══ Pasaje seleccionado

Por Terry Eagleton (*)
The Guardian / La Haine, 06/07/10
Si mala cosa es el gobierno de Cameron [Gran Bretaña] para quienes pretenden un cambio radical, la Copa del Mundo es todavía peor. Nos recuerda a todos lo que probablemente seguirá atravesándose en el camino de ese cambio mucho tiempo después de que la coalición [liberal-conservadora] haya muerto. Si cualquier fundación intelectual derechista tuviera que dar con un esquema capaz de distraer al populacho de la injusticia política y compensarlo por una vida de durísimo trabajo, la solución siempre sería la misma: fútbol. Salvo el socialismo, no se imaginado manera más refinada de resolver los problemas del capitalismo. Y en la concurrencia entre socialismo y fútbol, el fútbol va varios años luz por delante.

════
══ Datos mostrados

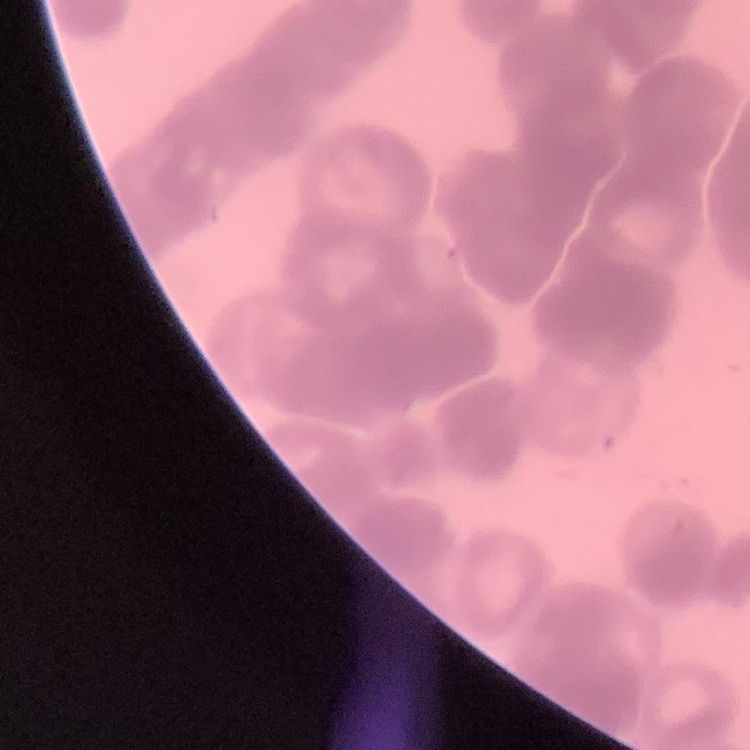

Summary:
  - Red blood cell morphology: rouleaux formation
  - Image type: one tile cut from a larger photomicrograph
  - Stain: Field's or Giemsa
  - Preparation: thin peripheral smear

════
══ Datos mostrados

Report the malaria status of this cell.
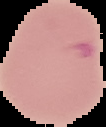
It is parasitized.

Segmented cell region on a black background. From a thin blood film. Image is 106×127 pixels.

════

## Acciones a realizar
1. Enumera todos los nombres propios que aparecen en el texto sobre el fútbol, incluido el encabezado.
2. Reproduce literalmente el texto sobre el fútbol entre "Por Terry Eagleton" y "luz por delante.", ambos incluidos.
3. Según el texto sobre el fútbol, ¿qué solución encontraría siempre una fundación intelectual derechista para distraer al populacho de la injusticia política?
Los registros no cuentan para nada aquí.

## Respuestas escritas
1. Terry Eagleton, The Guardian, La Haine, Cameron, Gran Bretaña, Copa del Mundo

2.
Por Terry Eagleton (*)
The Guardian / La Haine, 06/07/10
Si mala cosa es el gobierno de Cameron [Gran Bretaña] para quienes pretenden un cambio radical, la Copa del Mundo es todavía peor. Nos recuerda a todos lo que probablemente seguirá atravesándose en el camino de ese cambio mucho tiempo después de que la coalición [liberal-conservadora] haya muerto. Si cualquier fundación intelectual derechista tuviera que dar con un esquema capaz de distraer al populacho de la injusticia política y compensarlo por una vida de durísimo trabajo, la solución siempre sería la misma: fútbol. Salvo el socialismo, no se imaginado manera más refinada de resolver los problemas del capitalismo. Y en la concurrencia entre socialismo y fútbol, el fútbol va varios años luz por delante.

3. El fútbol.